▶ **TEXTE SOURCE**:
Accusée de mauvaise gestion financière, Barton vit la démission du trésorier en 1902, marquant un tournant dans les luttes internes entre ses partisans et ceux de sa rivale Mabel Boardman. Finalement, face à cette opposition accrue et au soutien du président Roosevelt envers Boardman, Clara Barton dut démissionner de son poste de présidente en 1904, mettant fin à une ère marquée par son engagement indéfectible et ses nombreuses contributions humanitaires.

Elle a soutenu les droits civiques et le suffrage

Gravure recadrée de Clara Barton par John Sartain, vers 1867

Clara Barton est surtout reconnue pour son engagement humanitaire, mais elle a également milité activement en faveur des droits civiques des Afro-Américains ainsi que pour le mouvement du suffrage féminin.

Initialement opposée à l’esclavage sans être une abolitionniste fervente, elle changea de perspective en 1863 après avoir vu le courage exemplaire du 54e régiment d’infanterie du Massachusetts, composé de soldats noirs qui tentèrent de capturer la batterie Wagner. Cette expérience ouvrit à Barton les yeux sur les injustices profondes liées à l’esclavage et au racisme.

Entre 1866 et 1868, lors d’une tournée de conférences destinée à lever des fonds, elle ne se contenta pas de raconter ses expériences de la guerre civile ; elle prit aussi la parole pour défendre les droits des anciens esclaves. Elle partagea même la scène avec des figures emblématiques telles que Frederick Douglass et l’abolitionniste William Lloyd Garrison.

▶ **DONNÉES AFFICHÉES**:
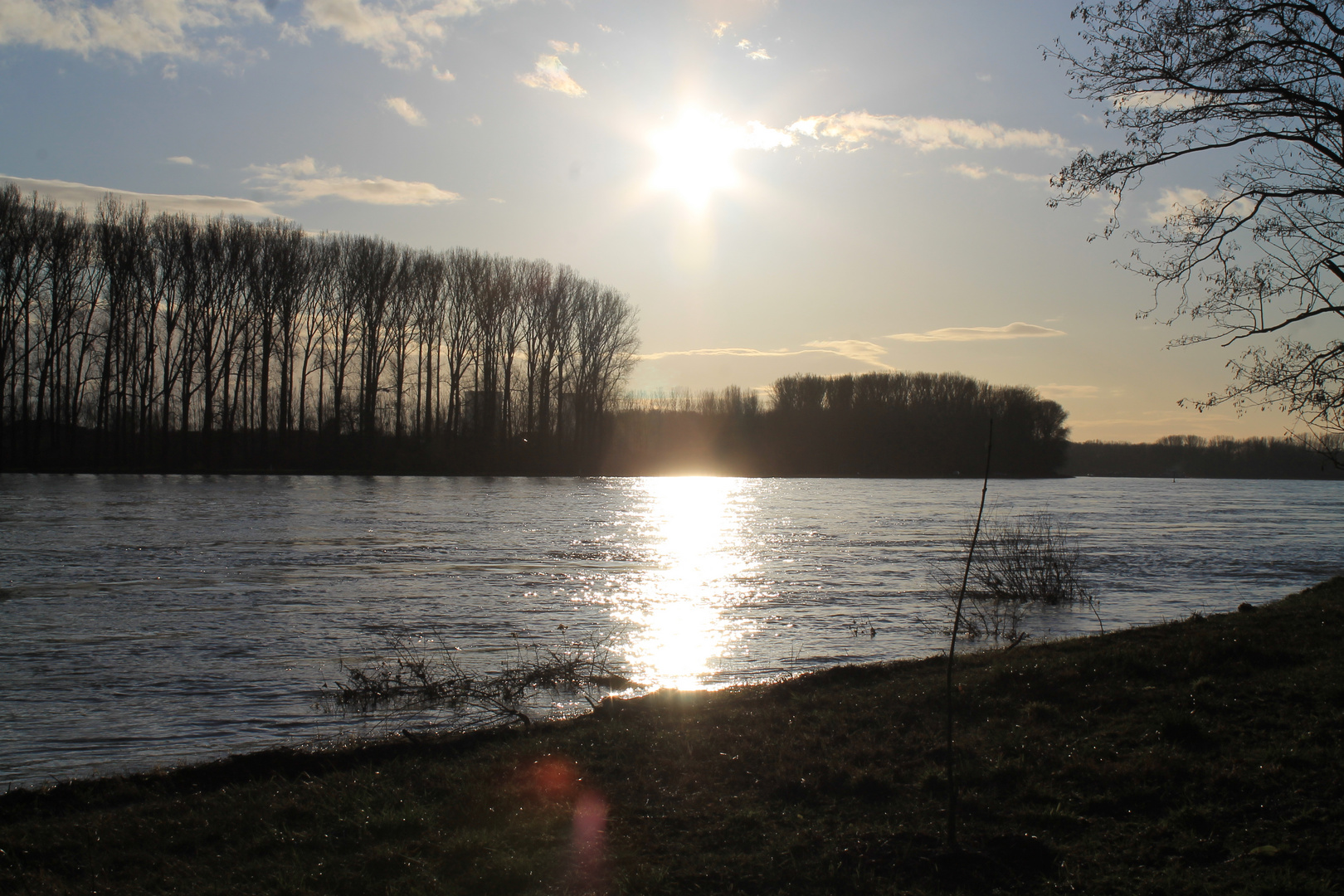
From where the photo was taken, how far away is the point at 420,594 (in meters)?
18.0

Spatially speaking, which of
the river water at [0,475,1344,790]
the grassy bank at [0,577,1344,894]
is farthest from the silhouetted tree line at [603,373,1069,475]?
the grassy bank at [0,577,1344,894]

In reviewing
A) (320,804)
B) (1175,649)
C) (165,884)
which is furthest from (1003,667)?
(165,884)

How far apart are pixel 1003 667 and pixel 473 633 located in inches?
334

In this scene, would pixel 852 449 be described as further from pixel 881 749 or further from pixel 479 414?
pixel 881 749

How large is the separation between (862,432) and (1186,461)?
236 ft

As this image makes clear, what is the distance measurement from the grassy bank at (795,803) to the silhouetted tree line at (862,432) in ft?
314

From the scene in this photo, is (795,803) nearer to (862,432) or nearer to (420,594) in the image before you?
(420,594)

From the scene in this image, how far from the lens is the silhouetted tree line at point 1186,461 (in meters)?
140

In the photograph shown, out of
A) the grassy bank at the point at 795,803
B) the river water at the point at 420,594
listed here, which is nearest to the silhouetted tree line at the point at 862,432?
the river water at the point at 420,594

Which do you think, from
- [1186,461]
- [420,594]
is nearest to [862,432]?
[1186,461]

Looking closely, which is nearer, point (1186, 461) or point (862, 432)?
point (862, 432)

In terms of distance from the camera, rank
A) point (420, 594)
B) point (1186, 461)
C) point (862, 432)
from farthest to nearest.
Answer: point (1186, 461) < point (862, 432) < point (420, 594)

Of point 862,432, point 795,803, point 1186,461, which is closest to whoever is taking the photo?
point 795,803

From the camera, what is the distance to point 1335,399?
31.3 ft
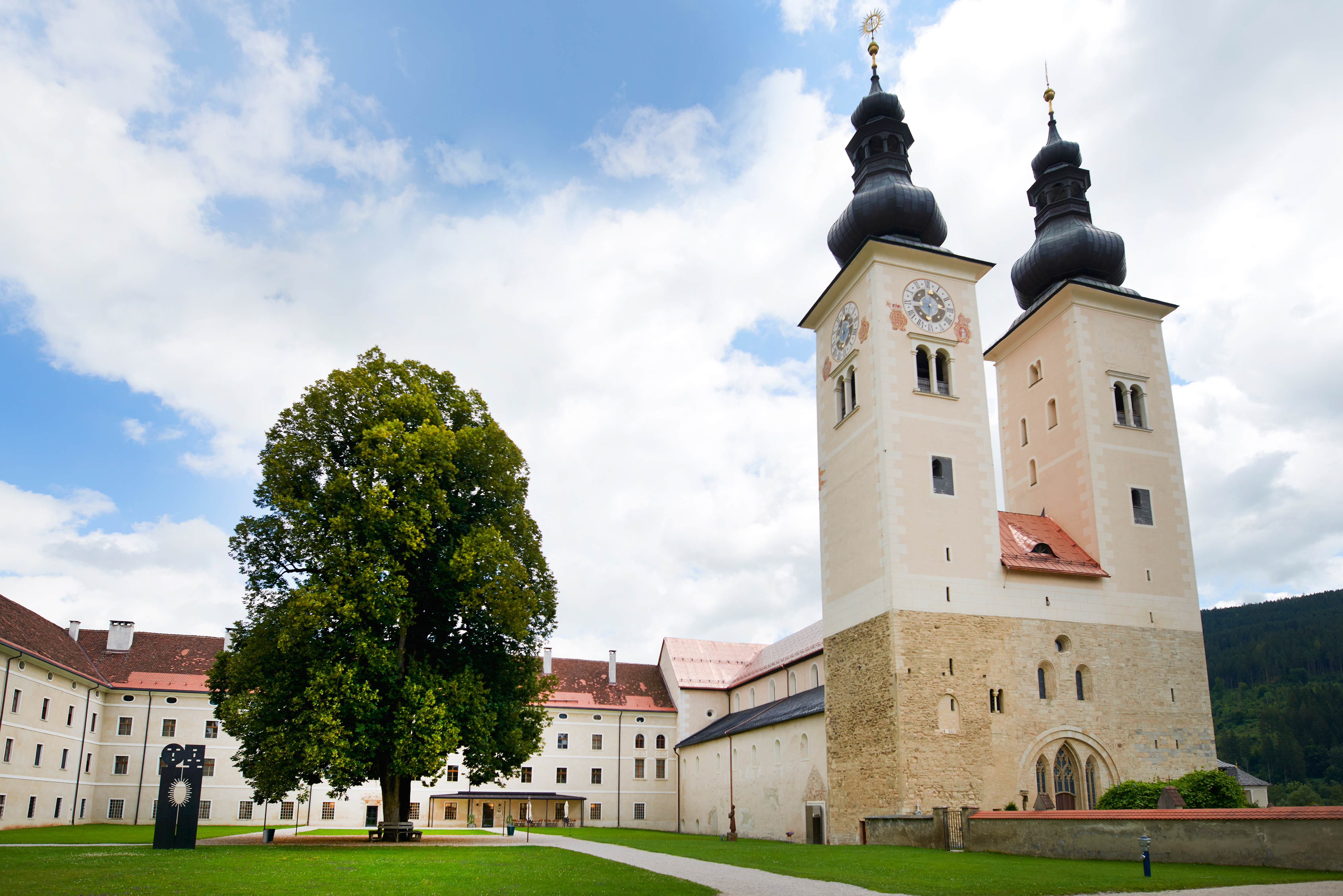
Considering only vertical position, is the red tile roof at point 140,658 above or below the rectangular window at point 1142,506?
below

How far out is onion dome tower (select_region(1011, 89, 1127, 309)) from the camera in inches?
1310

▶ **CONSIGNE A**:
Répondez aux questions suivantes à l'aide du texte sur Clara Barton, une réponse par ligne.
(i) En quelle année Clara Barton dut-elle démissionner de son poste de présidente ?
(ii) Quel régiment vit-elle en 1863 tenter de capturer la batterie Wagner ?
(iii) Avec quelles figures partagea-t-elle la scène lors de sa tournée de conférences de 1866 à 1868 ?
▶ **CONSIGNE B**: Rédigez la suite du texte sur Clara Barton, en reprenant juste après sa dernière phrase.

▶ **VOTRE RÉPONSE A**:
(i) En 1904.
(ii) Le 54e régiment d'infanterie du Massachusetts.
(iii) Frederick Douglass et l'abolitionniste William Lloyd Garrison.

▶ **VOTRE RÉPONSE B**:
Tout au long de sa vie, Barton appliqua les principes du mouvement pour le suffrage. Volontaire engagée, prête à investir temps et argent personnels pour des causes justes, elle refusa systématiquement d’être rémunérée moins qu’un homme occupant le même poste. Pendant la guerre, alors que de nombreux chirurgiens refusaient le travail avec des infirmières, elle démontra que les femmes étaient aussi courageuses et compétentes que les hommes sous le feu.

Amitiée avec la célèbre suffragette Susan B. Anthony, Clara Barton donna des conférences sur le suffrage et fut membre d’organisations féminines dédiées aux droits des femmes. Toutefois, elle s’opposa avec controverse à l’ajout d’une clause accordant le droit de vote aux femmes dans le quinzième amendement, craignant que cela ne compromette la reconnaissance des droits de vote pour les hommes noirs.

Maison de Clara Barton, photo par Preservation Maryland

Clara Barton ne connaissait pas la retraite. À l’âge de 82 ans, lorsqu’elle quitta la Croix-Rouge américaine, elle ne s’installa pas confortablement dans une vie paisible. Bien au contraire, cette figure emblématique continua de s’engager avec une énergie remarquable.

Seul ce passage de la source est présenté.